Guga Kuerten: “Hay que pedir permiso a Nadal para entrar en Roland Garros”

Ángel G. Muñiz desde la ciudad de Paris

Nunca un deportista hizo tanto honor a sus orígenes. Gustavo Kuerten (Florianópolis, Brasil; 1976) nació en “la isla de la magia”. Venía al mundo un mago sin varita y con raqueta. Sin sombrero y con rizos juguetones. Con ropaje colorido y sonrisa contagiosa, cómo no. Así es Guga: feliz. En esta charla con Tiempo de Juego, de la Cadena COPE, sonríe al inicio y al final de cada respuesta, aunque le pregunten por la muerte de su padre o la ejemplar vida de su hermano, paralítico cerebral. El tenista que quiso ser surfista.

Pregunta. Cuerpo y corazón de tenista, alma de surfista.

Respuesta. (risas) Buena síntesis de mi personalidad. Un poco de todo ahí. Y muy raro. ¿Elegir el surf en Florianópolis? Debería haber elegido otra cosa (risas).

P. Siempre le veo sonreír, y es algo que admiro. Porque su vida no ha sido fácil. Cuando tenía ocho años vio morir a su padre Aldo, que sufrió un ataque cardiaco mientras arbitraba un partido júnior. Y en 2007 su hermano Guilherme, sin duda su mayor fan, perdió la vida después de mucho tiempo peleando contra la parálisis cerebral. ¿Por qué siempre sonríe?

R. Nada, sólo es el ADN brasileño, de ver la vida más sencilla y con felicidad. También aprendí a valorar todos esos pequeños momentos de alegría por la experiencia con mi hermano. Todas las conquistas diarias con él eran muy importantes, un aprendizaje rico. Me ayudó a no depender de grandes triunfos. También era muy feliz cuando ganaba aquí (risas), pero sigo estando tan contento como estaba antes.

P. Aquí, en París, quizá en tu segunda casa. Tres títulos en Roland Garros.

R. Sí, pero siempre hay que pedir permiso a Rafa para entrar (risas). La casa es repartida con él. Pero es un sitio que ha transformado mi vida, no sólo como profesional sino también como persona. Aquí aprendí mucho y pude vivir sensaciones gigantescas. Las personas también me quieren demasiado, por eso es un privilegio siempre que puedo volver aquí.

P. Recuerde la primera victoria, la de 1997. ¿Cómo se gana Roland Garros con 20 años, desde el puesto 66 de la clasificación mundial y sin ningún título previo?

R. (risas) De suerte. Juego un millón de veces más y no lo vuelvo a ganar seguro, porque todos los jugadores… Quizás el primero, Dosedel, tenía el mismo nivel que yo, pero todos los demás eran mucho mejores que yo.

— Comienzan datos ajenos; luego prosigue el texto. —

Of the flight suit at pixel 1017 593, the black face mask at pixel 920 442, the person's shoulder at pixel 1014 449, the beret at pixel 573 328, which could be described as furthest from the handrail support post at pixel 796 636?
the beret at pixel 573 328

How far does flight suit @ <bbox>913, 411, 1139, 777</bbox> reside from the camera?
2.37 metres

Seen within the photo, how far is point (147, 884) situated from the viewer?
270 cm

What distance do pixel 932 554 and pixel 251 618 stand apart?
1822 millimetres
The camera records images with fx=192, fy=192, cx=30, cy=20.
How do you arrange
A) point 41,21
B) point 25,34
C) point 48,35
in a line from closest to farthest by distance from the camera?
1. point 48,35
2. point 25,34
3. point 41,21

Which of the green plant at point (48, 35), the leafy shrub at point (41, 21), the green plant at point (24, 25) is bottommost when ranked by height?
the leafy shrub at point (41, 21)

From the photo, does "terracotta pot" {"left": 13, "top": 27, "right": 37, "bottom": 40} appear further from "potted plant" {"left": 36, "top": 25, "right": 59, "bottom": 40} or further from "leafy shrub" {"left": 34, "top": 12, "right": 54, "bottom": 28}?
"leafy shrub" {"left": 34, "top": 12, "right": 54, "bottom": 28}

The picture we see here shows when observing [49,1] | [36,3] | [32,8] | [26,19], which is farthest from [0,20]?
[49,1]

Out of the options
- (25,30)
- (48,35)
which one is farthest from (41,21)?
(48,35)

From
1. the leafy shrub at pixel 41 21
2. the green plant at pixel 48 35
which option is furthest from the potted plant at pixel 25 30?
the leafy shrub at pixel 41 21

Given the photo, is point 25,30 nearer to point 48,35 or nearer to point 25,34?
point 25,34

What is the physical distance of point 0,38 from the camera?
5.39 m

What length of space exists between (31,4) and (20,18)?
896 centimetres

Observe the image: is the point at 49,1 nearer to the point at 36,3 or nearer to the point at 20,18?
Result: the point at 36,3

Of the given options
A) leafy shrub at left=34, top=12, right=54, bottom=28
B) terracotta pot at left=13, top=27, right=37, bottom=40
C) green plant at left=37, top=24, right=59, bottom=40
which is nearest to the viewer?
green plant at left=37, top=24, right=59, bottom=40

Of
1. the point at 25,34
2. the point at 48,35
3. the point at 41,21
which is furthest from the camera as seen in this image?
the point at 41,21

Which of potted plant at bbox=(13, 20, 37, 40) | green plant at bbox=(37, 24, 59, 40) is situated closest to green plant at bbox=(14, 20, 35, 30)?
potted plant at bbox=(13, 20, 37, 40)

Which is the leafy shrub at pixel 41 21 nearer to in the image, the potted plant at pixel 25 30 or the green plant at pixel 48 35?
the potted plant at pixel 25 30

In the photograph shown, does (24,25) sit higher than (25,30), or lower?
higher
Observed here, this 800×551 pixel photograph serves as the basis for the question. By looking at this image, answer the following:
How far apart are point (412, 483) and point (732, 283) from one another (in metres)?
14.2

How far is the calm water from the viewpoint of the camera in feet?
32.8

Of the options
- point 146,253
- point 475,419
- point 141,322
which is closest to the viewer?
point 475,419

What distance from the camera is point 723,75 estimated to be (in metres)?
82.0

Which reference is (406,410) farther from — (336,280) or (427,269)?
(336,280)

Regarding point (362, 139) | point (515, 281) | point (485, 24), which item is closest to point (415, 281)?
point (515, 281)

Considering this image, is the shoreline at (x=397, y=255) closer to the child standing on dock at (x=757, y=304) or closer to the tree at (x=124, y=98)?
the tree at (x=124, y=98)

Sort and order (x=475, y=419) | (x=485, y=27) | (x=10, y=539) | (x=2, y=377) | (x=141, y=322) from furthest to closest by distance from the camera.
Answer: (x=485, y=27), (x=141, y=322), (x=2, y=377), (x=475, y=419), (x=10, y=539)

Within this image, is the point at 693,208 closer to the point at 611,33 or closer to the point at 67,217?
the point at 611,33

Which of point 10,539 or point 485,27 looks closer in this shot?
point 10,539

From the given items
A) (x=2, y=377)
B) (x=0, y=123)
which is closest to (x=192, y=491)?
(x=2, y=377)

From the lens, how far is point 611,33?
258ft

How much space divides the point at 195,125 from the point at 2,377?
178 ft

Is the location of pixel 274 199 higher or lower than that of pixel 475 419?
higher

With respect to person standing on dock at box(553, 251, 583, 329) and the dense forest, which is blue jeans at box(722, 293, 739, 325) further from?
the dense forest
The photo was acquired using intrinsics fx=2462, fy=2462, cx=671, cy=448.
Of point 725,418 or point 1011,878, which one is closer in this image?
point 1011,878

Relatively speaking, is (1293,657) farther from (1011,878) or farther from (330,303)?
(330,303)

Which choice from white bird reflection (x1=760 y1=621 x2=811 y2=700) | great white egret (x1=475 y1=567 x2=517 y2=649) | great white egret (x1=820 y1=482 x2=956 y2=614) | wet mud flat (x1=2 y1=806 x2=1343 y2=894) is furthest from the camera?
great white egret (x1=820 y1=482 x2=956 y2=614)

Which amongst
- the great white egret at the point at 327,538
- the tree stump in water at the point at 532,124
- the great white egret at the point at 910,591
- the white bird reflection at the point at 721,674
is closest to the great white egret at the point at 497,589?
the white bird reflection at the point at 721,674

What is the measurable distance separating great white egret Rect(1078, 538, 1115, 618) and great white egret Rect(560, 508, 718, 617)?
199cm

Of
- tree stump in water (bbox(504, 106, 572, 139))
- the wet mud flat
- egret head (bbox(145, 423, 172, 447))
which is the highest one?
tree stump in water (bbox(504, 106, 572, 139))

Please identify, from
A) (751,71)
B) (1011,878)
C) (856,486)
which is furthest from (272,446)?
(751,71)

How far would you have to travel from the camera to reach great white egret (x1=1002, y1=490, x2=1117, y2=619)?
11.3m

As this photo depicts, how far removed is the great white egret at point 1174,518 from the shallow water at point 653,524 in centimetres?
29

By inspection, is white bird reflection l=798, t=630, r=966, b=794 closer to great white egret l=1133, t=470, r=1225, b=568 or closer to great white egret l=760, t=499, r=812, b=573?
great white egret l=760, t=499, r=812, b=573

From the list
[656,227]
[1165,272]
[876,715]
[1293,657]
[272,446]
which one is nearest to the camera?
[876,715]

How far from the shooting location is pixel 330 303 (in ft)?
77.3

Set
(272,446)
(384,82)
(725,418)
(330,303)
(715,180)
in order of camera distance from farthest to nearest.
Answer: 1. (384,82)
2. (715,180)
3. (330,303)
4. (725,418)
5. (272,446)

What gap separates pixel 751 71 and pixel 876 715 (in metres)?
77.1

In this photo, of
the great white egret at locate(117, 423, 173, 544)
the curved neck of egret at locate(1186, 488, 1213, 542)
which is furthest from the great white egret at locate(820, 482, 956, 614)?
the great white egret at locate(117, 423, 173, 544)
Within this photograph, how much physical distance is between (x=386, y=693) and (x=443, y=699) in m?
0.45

Si analizáis el partido contra Kafelnikov, entonces él era de otro universo comparado con mi nivel de tenis. Me había ganado tres meses antes en menos de 50 minutos. Entonces aquí, en el principio de esta magia, pasaron dos semanas de gran inspiración y bueno, uno en esa hora tiene que estar preparado. No podía desperdiciar esa oportunidad. Tuve también mi mérito de saber manejar esta situación, pero la verdad es que normalmente eso no debería pasar (risas).

P. Ganó a Thomas Muster, Yevgeny Kafelnikov y Sergi Bruguera, los tres últimos campeones.

R. Además así… Yo digo que fue sin querer. “Mi título sin querer”. Estoy haciendo mi autobiografía y se titula así, “sin querer”. Pero no reclamo.

P. “Me divertí”. Así explicó su hazaña entonces.

R. Más que nunca. Y creo que lo gané también porque no entendía todo lo que significaba eso. Si no tendría muy difícil aguantar la situación. Lo llevé más como una oportunidad única de vida.

P. Ha nombrado antes a Rafa Nadal. Mañana puede ganar su novena Copa de los Mosqueteros.

R. Nada, no creo que ni siquiera él pueda explicarlo claramente. Son muchos factores y una capacidad sobrehumana. Él es distinto de todos los que han pasado por aquí. Creo que ayuda y contribuye para el tenis de una manera única. Es un chico muy especial y creo que es la persona acertada para tener todo ese éxito, porque lidia con él muy bien. Es una figura carismática, feliz, sencilla… Es bueno para mí también no haberle tenido delante (risas), en mi camino. Nació un poquito después.

P. ¿Será el mejor de la historia? ¿O ese es Roger?

R. Ahí creo que es más difícil, sólo por los números. A mí no me gusta comparar así. Si no creo que elegiría a Rod Laver, porque se quedó tanto tiempo sin jugar y ganó casi siempre. Llegaba al torneo y ya le daban el trofeo (risas).